Tiré du blogue de l’auteure.
Les élections de mars 2008 qui n’avaient été ni justes, ni transparentes, avaient maintenu Robert Mugabe au pouvoir à l’issue d’un tripatouillage des résultats électoraux. La répression avait touché systématiquement toute forme d’opposition au Président Mugabe et à son parti le Zanu-PF depuis des années sans que ni la SADC ou l’UA, ou la Grande Bretagne, ancien pays colonisateur, ni l’UE aient montré beaucoup d’empressement à mettre un terme au pouvoir dictatorial de Robert Mugabe.
Le pillage des ressources du pays par une bande de prédateurs au pouvoir n’a pas que ruiné les fermiers blancs, il a mis à sac les caisses de l’état, obligé des milliers de Zimbabwéens à s’exiler légalement ou illégalement de leur pays pour survivre. A l’été 2016, le pasteur Evan Mawarire avait réussi à mobiliser l’opinion publique derrière son hashtag #this flag, devant l’étendue de la catastrophe économique, des fonctionnaires sans salaire, des soldats sans solde, des magasins vides et d’une inflation galopante, mais ce fut un succès sans suite.
Un peu fatigués par les fredaines du vieux dictateurs et de son épouse Grace, le FMI, les pays occidentaux avaient mis en garde le régime et lui avait fait comprendre que le départ de Robert Mugabe était plus que souhaitable et avaient accueilli le coup d’état, qui n’en était pas un, avec soulagement Les badauds avaient regardé les chars manœuvrer dans les rues d’Harare pendant que le monde de la diplomatie espérait comme toujours, que la raison l’emporterait pour maintenir l’ordre et la loi, la stabilité politique avec un zeste de démocratie sous forme d’élections promises et que tout le monde souhaite justes et libres.
Mais il semble y avoir des accrocs dans le processus électoral. Nombre de Zimbabwéens ont été obligés de fuir le pays pour survivre ou échapper à la prison, mais il leur faut retourner au pays pour voter. La loi accorde le droit de vote aux fonctionnaires en poste à l’étranger, mais un tribunal vient de refuser d’étendre ce droit à tous les ressortissants vivant à l ‘étranger. Mnangagwa avait avancé l’argument du coût, puis avait affirmé que tous les Zimbabwéens pourraient voter, pour enfin dire que ceux qui « sérieusement » veulent voter peuvent faire un effort pour rentrer au pays pour s’inscrire sur les listes électorales et puis deux mois après pour glisser leur bulletin dans l’urne. Les exilés politiques ou économiques apprécieront.
L’opposition avait formulé dix exigences pour que ces élections soient vraiment démocratiques.
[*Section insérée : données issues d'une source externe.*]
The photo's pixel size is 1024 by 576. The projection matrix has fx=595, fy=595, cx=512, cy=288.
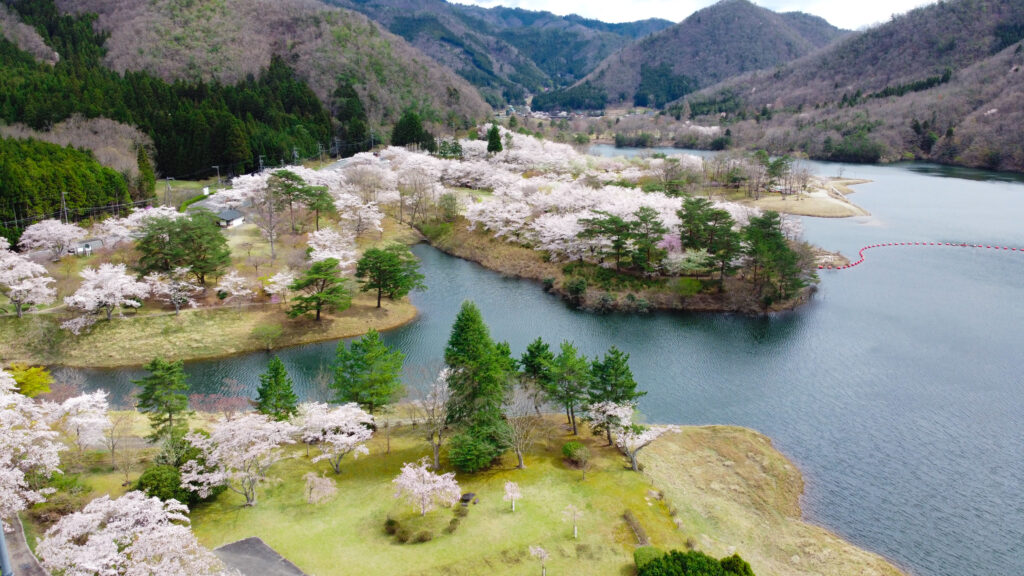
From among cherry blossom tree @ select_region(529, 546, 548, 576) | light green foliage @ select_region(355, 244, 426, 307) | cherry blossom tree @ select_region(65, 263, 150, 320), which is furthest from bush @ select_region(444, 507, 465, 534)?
cherry blossom tree @ select_region(65, 263, 150, 320)

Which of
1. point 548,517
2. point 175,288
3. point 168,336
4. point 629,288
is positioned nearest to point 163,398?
point 168,336

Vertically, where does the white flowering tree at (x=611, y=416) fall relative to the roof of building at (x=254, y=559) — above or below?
above

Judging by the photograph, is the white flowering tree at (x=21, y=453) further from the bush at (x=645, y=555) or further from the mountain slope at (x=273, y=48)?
the mountain slope at (x=273, y=48)

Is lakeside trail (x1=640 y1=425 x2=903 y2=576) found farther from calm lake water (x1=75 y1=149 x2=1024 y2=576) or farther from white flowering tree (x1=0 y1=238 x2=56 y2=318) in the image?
white flowering tree (x1=0 y1=238 x2=56 y2=318)

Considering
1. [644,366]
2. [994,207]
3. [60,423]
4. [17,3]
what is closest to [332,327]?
[60,423]

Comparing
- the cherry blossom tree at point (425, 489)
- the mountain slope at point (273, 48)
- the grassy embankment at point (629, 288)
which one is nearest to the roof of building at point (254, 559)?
the cherry blossom tree at point (425, 489)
Une seule est respectée : la présence d’observateurs internationaux, mais rien ne garantit qu’il n’y aura pas de violence, ou d’achat de votes en offrant des colis alimentaires à des citoyens affamés. Pour le reste : listes électorales et matériel de vote accessibles à l’opposition, reforme des médias, impartialité de l’armée, il n’ y a pas eu de réponse claire.
Il y aura 23 candidats, dont quatre femmes, au poste présidentiel : du jamais vu, mais qui n’est pour autant signe de maturité politique, la plupart sont d’illustres inconnus. Cette situation est très vivement critiquée par nombre d’analystes politiques qui voient dans cette prolifération de candidats présidents un manque de sérieux et Rejoice Ngwenya va jusqu’à écrire : « Les gens devraient d’abord prendre en compte les qualités et la personnalité du candidat, pour ne pas avoir des Mickey Mouse aspirant à diriger le pays ». Un autre va jusqu’à qualifier de « cirque » cette mascarade électorale.
L’opposition arrive en ordre dispersé et la multiplicité des candidatures est gage d’échec face à un Zanu-PF qui a toutes les cartes en main. Après la mort de Morgan Tswangirai, le Mouvement pour un changement démocratique (MDC), dirigé maintenant par Welshman Ncube, n’a pas réussi à réunir autour d’une candidature unique tous les partis d’opposition. L’Alliance MDC- T qui réunit sept partis sous la direction de Nelson Chamisa présente ce dernier comme candidat, mais la procédure des nominations est loin de satisfaire tout le monde et la secrétaire générale du MDC voit dans cette nomination « beaucoup de malhonnêté, de trahison et un mépris absolu pour les accords passés avec le MDC-T ».
Dans ces conditions de division de l’opposition, pas facile pour les citoyens qui espéraient un vrai changement de faire un choix et certains se sentent frustrés d’avance par une impossible victoire de l’opposition qui n’a pas su saisir sa chance pour un véritable changement de politique. Finalement des élections qui seront « plus justes, mais pour faire comme avant » comme le dit un article du journal sud-africain Daily Maverick.